For the entries below, print exactly the lines between the line holding "interacting: 0%" and the line holding "United States, site archbold_FL-07.", inclusive, and nothing else.

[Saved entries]
####################

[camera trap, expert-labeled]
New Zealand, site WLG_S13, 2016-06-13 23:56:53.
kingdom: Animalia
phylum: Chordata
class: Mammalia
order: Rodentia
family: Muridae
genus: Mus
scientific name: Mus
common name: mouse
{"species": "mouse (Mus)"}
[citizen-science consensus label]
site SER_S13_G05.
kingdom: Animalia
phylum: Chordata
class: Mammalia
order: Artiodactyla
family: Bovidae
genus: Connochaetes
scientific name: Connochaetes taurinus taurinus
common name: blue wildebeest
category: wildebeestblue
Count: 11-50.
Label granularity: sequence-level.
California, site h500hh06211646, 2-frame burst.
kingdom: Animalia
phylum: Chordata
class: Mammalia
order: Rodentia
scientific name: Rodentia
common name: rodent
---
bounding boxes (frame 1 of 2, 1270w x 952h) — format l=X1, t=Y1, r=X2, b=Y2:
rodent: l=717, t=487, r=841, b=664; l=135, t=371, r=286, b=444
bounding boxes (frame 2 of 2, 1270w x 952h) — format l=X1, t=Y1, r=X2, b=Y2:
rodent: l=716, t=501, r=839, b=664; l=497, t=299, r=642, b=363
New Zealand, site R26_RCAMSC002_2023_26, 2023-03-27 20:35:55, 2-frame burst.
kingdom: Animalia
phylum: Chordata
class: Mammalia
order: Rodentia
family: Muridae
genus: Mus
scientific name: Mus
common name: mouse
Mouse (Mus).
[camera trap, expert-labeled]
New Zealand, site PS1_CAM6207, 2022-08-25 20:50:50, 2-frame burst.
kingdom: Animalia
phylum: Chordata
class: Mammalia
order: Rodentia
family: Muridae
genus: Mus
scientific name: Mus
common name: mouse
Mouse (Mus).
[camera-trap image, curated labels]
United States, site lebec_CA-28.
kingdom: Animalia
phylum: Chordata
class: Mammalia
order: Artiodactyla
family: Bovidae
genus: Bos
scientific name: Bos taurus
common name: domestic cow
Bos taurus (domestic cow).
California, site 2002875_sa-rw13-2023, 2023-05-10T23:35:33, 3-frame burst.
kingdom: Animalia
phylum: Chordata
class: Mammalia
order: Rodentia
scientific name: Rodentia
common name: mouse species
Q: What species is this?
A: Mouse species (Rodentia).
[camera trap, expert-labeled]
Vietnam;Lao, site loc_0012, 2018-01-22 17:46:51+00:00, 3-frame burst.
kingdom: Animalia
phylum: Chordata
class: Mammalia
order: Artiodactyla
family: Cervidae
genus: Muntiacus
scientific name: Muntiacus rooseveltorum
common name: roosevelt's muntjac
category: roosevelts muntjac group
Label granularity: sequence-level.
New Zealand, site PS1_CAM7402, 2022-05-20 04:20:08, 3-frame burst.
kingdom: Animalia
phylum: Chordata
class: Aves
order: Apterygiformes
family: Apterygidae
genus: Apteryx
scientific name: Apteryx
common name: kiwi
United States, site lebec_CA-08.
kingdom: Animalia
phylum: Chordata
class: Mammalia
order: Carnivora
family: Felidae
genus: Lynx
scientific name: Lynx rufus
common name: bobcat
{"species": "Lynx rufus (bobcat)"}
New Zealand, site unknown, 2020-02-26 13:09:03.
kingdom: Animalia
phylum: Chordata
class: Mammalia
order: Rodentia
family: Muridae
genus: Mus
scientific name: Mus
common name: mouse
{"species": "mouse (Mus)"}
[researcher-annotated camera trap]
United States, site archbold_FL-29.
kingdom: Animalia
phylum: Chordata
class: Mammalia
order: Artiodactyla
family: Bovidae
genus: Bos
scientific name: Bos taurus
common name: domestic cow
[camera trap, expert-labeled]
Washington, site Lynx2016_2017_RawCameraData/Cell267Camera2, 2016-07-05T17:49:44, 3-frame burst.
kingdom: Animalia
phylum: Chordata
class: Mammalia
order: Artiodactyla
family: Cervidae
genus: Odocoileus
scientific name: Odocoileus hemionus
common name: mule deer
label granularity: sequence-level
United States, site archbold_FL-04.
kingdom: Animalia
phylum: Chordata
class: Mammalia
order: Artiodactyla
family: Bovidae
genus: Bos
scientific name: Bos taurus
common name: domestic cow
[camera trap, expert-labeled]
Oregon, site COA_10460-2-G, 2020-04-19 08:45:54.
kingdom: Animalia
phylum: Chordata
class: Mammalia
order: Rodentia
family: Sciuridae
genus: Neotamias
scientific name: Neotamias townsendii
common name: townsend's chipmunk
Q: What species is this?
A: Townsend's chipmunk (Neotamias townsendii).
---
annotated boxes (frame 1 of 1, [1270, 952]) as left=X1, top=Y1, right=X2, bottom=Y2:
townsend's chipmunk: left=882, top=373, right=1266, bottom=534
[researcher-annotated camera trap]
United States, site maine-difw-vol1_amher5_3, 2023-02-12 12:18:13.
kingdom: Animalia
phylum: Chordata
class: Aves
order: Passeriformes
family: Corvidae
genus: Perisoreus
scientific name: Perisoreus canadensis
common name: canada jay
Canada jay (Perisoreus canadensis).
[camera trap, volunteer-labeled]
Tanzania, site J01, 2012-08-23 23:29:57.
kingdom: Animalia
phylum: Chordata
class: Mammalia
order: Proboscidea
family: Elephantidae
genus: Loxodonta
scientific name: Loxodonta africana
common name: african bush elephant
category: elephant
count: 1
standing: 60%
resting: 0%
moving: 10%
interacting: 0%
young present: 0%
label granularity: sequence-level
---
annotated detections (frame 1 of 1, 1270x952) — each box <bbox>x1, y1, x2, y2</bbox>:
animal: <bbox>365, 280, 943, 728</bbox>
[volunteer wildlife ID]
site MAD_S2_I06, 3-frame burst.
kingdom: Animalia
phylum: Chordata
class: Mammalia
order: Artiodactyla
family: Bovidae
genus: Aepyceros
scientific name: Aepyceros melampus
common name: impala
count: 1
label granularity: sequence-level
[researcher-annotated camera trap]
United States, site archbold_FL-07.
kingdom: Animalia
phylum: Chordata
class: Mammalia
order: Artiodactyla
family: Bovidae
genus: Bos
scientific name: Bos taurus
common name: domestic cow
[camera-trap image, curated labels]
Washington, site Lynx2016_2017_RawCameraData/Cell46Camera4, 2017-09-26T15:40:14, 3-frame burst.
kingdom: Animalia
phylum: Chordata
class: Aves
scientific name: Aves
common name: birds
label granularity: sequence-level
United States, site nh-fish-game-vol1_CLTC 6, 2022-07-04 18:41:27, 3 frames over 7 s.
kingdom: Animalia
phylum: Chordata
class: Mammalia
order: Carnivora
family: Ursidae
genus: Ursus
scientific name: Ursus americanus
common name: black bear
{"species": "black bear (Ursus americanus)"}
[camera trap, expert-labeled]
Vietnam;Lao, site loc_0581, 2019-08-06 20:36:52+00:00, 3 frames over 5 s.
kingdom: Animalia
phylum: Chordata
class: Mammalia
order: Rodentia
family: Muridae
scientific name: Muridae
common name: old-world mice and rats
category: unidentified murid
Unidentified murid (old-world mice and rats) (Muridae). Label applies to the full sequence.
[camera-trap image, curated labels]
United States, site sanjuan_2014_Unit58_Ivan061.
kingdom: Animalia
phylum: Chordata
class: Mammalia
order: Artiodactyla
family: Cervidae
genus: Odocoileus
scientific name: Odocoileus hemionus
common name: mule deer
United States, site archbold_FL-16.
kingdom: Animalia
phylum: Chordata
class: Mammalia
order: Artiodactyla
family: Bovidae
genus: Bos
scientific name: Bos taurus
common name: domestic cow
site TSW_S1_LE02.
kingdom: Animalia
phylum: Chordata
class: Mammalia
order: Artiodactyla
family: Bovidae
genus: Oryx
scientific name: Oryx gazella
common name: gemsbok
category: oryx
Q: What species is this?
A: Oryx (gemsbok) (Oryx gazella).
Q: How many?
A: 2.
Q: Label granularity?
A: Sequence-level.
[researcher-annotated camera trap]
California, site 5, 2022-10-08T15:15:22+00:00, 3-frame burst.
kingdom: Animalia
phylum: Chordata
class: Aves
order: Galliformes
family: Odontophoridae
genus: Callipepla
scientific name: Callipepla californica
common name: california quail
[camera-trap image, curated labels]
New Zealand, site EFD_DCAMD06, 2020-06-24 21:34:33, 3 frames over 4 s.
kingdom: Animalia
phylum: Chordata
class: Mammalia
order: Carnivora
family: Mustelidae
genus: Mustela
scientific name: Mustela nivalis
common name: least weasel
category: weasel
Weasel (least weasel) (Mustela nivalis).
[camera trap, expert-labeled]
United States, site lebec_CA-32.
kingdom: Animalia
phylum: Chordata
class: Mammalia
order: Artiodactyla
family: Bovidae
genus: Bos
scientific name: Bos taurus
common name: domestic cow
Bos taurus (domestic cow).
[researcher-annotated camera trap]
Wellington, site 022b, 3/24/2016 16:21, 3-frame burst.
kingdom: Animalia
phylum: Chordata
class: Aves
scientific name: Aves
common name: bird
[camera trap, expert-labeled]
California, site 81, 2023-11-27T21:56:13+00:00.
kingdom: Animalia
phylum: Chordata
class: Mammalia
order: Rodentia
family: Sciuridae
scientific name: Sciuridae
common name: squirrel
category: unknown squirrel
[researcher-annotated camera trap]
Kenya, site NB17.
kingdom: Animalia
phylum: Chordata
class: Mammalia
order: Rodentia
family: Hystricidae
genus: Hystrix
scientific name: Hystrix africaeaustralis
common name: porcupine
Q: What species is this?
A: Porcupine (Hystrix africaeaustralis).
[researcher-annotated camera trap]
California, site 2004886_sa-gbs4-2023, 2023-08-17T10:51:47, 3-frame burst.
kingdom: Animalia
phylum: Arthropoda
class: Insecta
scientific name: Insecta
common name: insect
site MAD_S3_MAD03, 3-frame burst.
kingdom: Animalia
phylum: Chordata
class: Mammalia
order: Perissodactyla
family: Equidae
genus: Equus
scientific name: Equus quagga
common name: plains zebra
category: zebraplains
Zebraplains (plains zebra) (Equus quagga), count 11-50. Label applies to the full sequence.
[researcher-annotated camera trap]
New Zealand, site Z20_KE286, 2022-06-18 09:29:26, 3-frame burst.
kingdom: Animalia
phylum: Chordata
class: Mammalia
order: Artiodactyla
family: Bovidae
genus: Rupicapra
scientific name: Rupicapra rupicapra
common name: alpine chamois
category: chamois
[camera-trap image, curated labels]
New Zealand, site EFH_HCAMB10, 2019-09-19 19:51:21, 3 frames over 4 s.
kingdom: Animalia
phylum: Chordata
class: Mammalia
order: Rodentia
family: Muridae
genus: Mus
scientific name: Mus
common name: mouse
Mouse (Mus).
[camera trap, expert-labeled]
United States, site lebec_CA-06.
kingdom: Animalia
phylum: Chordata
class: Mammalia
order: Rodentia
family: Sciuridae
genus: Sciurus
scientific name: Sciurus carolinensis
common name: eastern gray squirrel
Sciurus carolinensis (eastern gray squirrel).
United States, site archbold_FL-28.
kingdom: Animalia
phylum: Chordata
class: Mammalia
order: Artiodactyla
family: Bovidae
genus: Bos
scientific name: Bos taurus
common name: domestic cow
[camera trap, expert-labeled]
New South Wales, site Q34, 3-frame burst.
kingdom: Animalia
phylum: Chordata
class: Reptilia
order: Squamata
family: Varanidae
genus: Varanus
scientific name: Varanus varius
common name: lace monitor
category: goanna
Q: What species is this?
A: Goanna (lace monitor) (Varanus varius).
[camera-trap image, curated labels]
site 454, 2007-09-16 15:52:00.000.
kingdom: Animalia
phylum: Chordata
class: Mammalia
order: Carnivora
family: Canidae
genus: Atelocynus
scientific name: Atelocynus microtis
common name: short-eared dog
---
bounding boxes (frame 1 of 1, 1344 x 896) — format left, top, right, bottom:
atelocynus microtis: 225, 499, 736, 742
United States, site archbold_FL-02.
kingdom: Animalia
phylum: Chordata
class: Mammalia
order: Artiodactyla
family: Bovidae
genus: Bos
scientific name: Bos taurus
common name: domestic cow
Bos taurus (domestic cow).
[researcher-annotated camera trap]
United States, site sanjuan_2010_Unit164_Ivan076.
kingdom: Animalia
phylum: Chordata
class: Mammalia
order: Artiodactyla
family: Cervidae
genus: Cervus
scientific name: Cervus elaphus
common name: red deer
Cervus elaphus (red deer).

####################

Result of the exercise >>
interacting: 0%
young present: 0%
label granularity: sequence-level
---
annotated detections (frame 1 of 1, 1270x952) — each box <bbox>x1, y1, x2, y2</bbox>:
animal: <bbox>365, 280, 943, 728</bbox>
[volunteer wildlife ID]
site MAD_S2_I06, 3-frame burst.
kingdom: Animalia
phylum: Chordata
class: Mammalia
order: Artiodactyla
family: Bovidae
genus: Aepyceros
scientific name: Aepyceros melampus
common name: impala
count: 1
label granularity: sequence-level
[researcher-annotated camera trap]
United States, site archbold_FL-07.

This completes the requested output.